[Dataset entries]
···

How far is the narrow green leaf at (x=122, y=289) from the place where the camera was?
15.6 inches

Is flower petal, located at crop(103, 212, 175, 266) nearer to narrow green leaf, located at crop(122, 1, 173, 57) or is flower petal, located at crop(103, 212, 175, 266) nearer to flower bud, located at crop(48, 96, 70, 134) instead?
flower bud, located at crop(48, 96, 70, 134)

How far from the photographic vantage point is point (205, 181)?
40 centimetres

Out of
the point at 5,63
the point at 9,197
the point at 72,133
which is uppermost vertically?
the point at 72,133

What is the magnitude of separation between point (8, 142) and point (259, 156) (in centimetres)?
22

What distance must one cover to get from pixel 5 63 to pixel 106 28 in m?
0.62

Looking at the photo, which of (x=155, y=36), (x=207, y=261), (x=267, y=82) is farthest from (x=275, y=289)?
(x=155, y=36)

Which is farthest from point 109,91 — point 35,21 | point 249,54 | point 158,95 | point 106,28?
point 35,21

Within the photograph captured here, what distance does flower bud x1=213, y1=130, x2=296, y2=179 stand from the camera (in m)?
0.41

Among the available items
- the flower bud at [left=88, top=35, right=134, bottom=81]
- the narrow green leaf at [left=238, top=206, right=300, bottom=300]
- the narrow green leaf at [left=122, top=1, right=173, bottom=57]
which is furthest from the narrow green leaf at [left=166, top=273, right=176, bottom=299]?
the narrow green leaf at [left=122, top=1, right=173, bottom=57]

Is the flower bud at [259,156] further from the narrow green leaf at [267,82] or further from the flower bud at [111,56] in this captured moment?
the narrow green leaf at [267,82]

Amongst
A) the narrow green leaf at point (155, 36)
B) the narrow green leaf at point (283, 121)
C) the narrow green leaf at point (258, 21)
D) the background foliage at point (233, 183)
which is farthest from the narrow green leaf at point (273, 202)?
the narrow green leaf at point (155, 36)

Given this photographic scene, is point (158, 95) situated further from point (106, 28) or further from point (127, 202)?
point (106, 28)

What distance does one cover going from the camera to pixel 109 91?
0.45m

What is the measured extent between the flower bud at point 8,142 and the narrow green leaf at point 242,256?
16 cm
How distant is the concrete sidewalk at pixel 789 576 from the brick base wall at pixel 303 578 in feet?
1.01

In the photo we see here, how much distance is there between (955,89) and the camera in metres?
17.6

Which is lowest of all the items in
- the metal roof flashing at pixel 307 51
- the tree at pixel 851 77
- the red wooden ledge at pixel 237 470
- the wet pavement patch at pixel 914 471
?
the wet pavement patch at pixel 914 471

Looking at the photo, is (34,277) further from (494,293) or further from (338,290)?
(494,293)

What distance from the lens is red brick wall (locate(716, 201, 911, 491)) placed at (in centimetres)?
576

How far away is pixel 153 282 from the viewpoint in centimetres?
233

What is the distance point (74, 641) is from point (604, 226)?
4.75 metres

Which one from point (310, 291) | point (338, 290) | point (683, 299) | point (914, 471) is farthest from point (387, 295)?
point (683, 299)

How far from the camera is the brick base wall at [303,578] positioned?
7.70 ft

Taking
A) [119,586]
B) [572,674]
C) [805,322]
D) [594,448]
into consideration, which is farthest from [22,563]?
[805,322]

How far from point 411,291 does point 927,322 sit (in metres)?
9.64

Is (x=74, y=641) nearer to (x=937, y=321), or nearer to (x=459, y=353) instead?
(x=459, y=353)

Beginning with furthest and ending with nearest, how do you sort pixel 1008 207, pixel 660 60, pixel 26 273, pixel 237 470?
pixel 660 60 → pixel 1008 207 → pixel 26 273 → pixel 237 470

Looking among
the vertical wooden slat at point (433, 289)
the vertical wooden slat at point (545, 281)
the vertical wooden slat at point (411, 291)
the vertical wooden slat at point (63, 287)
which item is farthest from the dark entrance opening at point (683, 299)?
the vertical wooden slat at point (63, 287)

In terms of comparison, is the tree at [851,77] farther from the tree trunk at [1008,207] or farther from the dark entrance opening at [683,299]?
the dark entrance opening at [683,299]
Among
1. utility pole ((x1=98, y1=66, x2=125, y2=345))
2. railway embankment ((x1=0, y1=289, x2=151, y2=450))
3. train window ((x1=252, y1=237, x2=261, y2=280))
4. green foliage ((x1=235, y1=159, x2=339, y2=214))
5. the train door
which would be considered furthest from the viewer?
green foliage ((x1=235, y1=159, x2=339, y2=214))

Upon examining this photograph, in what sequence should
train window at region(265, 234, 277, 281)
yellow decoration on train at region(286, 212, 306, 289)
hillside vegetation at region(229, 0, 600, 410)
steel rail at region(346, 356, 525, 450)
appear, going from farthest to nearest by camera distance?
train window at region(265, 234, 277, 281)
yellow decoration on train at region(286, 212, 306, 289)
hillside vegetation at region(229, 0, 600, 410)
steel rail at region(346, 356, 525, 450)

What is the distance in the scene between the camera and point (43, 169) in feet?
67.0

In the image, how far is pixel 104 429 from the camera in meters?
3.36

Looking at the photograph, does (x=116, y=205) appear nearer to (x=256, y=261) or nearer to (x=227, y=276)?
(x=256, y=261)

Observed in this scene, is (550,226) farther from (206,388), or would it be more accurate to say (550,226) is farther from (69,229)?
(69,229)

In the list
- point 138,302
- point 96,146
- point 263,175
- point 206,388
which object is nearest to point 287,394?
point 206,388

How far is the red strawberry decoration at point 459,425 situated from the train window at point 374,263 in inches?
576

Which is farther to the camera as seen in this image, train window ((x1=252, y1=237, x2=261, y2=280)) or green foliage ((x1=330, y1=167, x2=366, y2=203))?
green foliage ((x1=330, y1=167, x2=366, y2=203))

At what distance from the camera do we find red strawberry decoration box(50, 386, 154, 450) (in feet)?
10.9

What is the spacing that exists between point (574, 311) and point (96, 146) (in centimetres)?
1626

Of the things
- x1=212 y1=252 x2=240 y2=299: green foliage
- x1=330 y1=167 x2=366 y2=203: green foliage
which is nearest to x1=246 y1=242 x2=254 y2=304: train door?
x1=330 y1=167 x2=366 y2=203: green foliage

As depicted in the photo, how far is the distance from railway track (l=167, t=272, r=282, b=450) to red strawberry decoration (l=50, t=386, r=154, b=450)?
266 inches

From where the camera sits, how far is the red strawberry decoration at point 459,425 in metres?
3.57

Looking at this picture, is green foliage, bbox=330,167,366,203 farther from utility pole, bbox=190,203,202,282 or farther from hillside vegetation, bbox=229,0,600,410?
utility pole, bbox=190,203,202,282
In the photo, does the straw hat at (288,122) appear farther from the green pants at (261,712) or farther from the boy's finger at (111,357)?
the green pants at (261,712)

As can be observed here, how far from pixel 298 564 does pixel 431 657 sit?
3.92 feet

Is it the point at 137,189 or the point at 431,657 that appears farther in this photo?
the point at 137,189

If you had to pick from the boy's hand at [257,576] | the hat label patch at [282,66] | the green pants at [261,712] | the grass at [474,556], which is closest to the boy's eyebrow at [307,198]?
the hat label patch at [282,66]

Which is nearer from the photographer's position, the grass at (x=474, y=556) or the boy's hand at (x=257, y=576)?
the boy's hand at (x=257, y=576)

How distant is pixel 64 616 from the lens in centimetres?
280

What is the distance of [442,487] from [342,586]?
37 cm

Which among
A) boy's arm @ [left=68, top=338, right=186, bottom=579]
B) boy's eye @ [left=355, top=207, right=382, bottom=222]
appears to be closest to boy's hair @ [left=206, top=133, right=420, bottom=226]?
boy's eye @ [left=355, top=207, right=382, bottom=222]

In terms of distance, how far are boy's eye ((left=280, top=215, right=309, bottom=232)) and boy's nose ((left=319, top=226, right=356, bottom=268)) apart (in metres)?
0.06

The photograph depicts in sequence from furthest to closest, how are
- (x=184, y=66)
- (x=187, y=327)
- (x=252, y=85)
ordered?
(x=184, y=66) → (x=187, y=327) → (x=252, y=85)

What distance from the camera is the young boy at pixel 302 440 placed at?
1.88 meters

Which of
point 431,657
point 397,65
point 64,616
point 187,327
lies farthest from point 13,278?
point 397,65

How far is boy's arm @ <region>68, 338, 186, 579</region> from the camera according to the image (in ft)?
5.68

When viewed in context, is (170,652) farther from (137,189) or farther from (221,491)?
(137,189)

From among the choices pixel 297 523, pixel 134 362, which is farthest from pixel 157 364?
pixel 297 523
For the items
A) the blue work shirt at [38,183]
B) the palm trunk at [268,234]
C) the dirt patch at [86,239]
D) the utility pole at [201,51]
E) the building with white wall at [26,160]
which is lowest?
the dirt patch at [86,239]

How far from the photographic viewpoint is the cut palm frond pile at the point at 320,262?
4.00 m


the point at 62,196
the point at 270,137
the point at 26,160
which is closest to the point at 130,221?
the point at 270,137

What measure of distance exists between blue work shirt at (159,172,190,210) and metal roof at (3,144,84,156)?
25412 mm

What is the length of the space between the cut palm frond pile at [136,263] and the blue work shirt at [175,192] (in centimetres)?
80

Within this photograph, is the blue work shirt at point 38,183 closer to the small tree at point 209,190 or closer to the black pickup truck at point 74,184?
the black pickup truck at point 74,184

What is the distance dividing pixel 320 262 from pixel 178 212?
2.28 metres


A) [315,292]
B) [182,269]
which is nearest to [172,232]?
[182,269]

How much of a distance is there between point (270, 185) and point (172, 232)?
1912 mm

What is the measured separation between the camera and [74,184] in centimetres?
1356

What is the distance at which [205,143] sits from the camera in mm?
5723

···

#### GIVEN EXERCISE:
Convert the data, from its first line through the line containing "15.6 inches", into a Markdown table with the columns Row and Line, leaving out any blank lines.

#### ANSWER TO THIS EXERCISE:
| Row | Line |
|---|---|
| 1 | How far is the narrow green leaf at (x=122, y=289) from the place where the camera was? |
| 2 | 15.6 inches |